## GOAL OF THE EXERCISE
Copy out the lines starting at the one containing "What is the distance from the camera's" and ending at the one containing "0.49 metres", reproducing them unchanged, both ends included.

### RECORDS TO USE ###

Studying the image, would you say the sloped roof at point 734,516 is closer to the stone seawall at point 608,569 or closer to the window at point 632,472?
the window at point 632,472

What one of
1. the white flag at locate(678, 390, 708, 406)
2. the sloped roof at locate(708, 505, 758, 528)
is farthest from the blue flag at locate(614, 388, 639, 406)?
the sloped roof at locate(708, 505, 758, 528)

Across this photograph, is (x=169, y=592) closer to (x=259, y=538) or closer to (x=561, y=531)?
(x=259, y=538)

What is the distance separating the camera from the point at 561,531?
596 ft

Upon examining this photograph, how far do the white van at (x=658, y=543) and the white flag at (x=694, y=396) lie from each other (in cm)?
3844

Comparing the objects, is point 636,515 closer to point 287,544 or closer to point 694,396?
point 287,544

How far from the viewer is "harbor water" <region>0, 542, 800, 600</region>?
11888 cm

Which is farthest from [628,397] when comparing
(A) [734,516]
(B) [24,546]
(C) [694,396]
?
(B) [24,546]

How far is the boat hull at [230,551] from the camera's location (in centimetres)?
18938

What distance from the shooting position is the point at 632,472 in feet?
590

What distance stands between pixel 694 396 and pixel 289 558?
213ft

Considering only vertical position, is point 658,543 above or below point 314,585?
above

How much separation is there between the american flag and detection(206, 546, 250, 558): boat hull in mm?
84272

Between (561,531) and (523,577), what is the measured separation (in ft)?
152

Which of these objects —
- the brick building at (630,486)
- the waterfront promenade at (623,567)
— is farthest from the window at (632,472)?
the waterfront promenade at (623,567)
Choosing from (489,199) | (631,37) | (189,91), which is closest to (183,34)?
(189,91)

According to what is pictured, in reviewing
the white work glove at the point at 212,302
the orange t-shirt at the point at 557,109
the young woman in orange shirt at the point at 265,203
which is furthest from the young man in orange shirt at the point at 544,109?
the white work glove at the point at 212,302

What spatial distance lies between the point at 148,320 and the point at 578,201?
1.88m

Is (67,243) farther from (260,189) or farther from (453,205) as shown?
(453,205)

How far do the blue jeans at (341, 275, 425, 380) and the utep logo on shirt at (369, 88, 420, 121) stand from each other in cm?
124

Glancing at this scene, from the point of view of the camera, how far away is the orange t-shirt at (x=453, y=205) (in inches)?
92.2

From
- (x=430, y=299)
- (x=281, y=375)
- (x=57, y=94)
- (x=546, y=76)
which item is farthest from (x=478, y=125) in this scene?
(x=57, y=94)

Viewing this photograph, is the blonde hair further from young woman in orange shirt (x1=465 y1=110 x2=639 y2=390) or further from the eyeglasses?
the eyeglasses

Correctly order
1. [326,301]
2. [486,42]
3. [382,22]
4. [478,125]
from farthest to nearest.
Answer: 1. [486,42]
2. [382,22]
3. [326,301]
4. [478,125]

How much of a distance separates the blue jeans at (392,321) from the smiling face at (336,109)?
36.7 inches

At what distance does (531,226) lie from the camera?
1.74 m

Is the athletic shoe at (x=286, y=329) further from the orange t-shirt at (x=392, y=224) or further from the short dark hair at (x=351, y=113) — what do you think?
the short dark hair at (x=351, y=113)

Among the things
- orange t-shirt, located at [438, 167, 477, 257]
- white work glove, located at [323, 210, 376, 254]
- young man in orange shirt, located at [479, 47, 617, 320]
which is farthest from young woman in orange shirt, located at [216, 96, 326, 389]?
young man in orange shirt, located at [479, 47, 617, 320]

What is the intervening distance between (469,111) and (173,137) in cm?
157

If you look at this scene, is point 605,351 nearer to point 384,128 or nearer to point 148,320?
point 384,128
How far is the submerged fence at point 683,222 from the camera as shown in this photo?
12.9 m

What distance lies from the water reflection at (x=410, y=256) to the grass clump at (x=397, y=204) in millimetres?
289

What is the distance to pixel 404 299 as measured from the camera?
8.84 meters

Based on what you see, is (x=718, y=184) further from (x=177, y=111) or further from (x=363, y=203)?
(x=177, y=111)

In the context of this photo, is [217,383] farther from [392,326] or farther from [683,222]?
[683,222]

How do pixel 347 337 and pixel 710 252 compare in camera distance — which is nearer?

###
### RECORDS TO USE ###

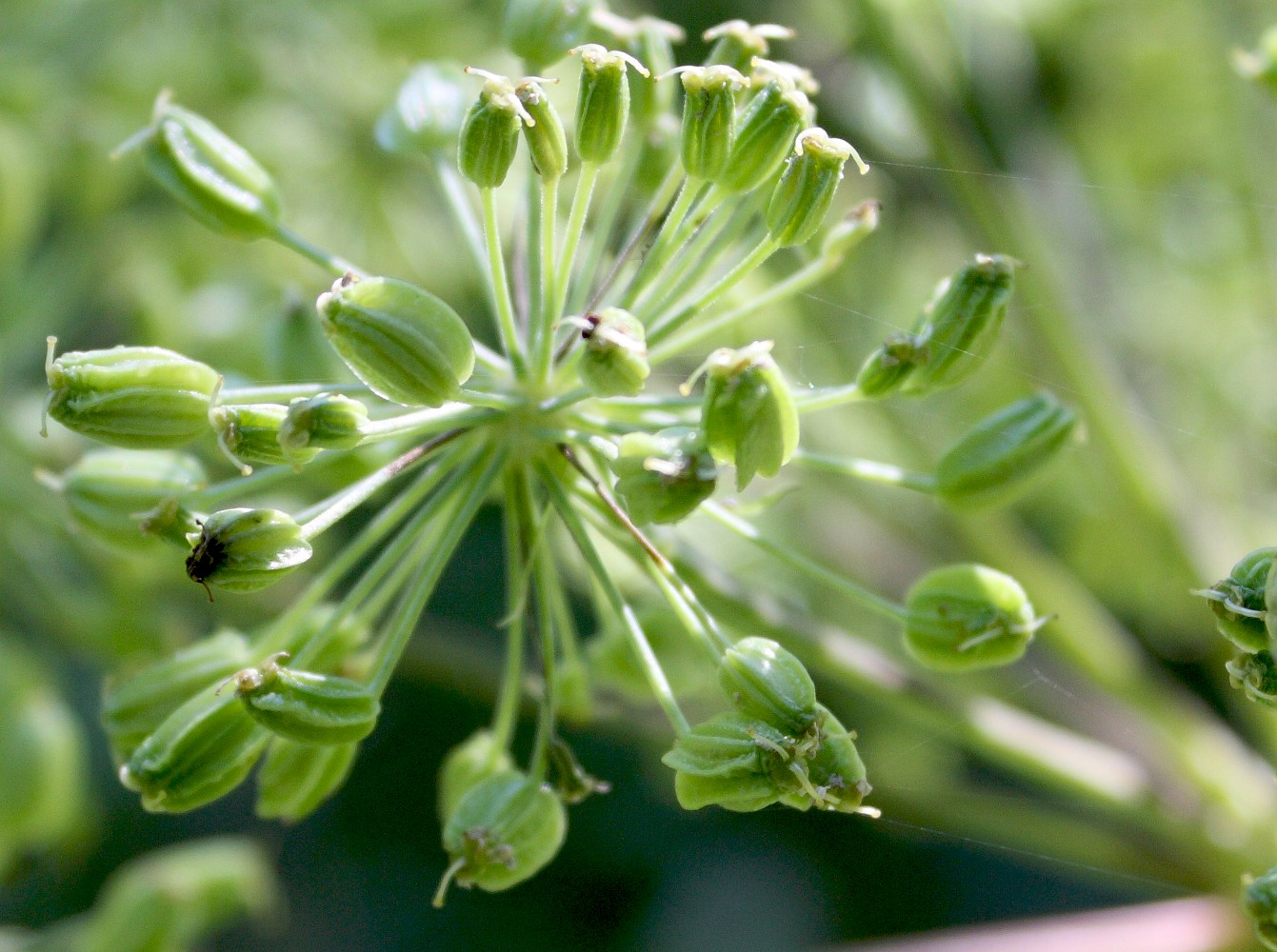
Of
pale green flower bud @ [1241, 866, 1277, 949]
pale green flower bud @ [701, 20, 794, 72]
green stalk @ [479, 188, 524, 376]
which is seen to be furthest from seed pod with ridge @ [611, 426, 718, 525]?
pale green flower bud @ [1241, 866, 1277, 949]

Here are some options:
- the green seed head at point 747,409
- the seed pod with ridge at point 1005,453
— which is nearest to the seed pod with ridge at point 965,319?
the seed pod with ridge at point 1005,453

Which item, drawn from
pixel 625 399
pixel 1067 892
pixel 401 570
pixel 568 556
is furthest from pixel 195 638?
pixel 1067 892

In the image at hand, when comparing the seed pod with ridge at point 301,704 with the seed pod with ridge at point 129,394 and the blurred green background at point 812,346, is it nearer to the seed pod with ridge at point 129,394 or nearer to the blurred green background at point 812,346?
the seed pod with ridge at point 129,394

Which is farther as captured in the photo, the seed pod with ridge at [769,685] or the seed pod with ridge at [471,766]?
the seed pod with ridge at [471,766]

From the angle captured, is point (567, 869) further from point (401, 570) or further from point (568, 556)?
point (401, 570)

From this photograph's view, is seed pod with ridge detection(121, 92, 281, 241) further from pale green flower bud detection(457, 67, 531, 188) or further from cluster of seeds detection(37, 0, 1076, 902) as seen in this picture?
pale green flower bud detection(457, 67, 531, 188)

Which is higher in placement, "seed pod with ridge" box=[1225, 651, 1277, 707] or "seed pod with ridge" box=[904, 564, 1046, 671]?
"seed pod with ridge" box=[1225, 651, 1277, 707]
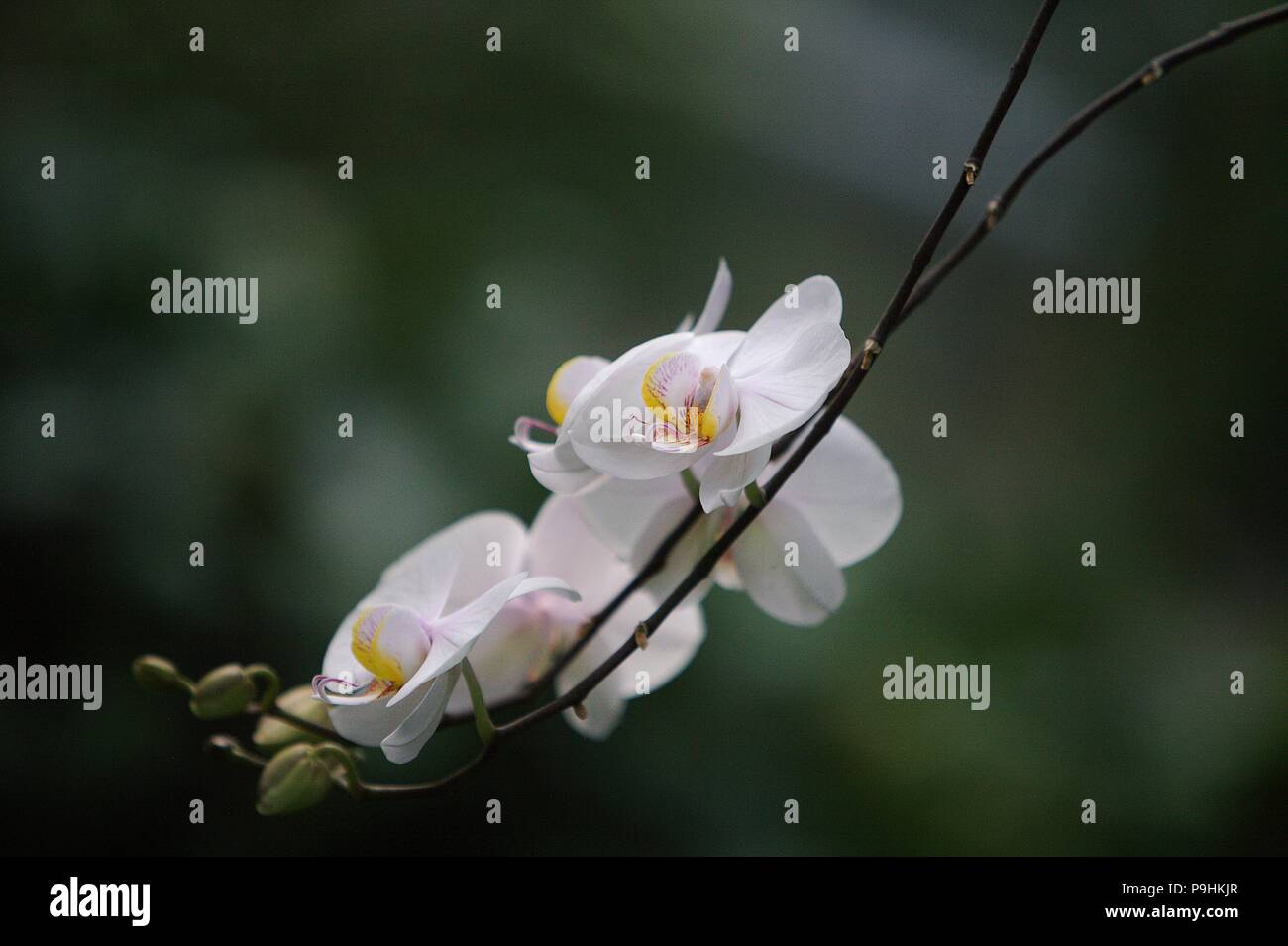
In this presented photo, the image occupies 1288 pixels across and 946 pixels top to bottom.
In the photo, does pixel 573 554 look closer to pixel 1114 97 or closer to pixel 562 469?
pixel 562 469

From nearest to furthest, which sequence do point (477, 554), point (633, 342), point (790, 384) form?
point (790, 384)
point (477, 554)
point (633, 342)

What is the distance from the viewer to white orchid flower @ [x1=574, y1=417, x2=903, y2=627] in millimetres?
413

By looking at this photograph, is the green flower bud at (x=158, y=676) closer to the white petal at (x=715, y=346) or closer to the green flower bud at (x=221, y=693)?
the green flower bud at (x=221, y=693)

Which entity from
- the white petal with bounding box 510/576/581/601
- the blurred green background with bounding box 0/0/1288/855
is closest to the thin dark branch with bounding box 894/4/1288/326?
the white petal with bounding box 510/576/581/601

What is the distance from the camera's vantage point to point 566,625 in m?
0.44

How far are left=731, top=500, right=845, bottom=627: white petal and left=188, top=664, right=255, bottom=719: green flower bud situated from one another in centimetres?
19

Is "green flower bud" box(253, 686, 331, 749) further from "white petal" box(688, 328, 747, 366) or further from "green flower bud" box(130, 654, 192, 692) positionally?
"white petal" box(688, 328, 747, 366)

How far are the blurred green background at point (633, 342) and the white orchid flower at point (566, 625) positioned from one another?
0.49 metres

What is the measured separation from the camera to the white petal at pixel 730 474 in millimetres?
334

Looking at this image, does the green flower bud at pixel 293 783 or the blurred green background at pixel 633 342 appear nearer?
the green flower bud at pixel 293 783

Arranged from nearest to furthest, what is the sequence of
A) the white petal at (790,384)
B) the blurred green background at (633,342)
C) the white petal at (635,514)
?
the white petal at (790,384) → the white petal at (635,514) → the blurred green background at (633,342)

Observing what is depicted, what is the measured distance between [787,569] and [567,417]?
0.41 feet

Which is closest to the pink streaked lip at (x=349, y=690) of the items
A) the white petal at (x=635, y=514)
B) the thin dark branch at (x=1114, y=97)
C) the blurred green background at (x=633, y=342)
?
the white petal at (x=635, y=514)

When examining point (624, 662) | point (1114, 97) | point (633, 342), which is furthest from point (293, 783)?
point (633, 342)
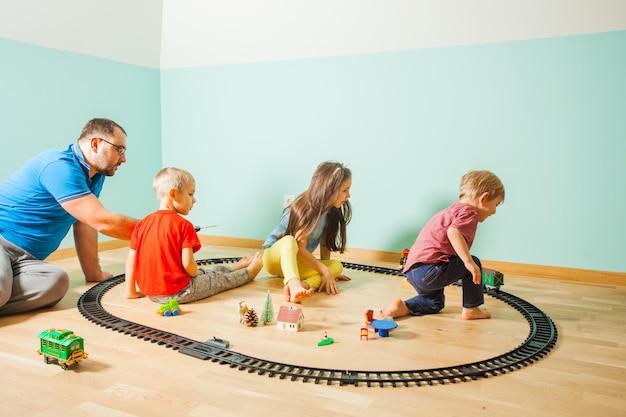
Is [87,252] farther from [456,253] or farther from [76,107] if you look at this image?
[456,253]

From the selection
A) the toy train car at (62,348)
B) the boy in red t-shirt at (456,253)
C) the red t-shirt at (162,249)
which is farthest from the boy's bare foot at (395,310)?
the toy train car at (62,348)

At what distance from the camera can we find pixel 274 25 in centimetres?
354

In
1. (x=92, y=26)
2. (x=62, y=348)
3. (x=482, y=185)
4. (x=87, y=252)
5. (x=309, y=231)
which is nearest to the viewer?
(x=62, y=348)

###

## ANSWER TO THIS TASK
What is the distance from the camera's vantage point to point 566,625 in m?
0.44

How far are left=731, top=500, right=845, bottom=627: white petal and left=188, top=664, right=255, bottom=719: green flower bud situated from one another in centimetres?
19

Is "green flower bud" box(253, 686, 331, 749) further from "white petal" box(688, 328, 747, 366) or further from "green flower bud" box(130, 654, 192, 692) positionally?
"white petal" box(688, 328, 747, 366)

How far are the blurred green background at point (633, 342) and the white orchid flower at point (566, 625) positioned from one another?
0.49 metres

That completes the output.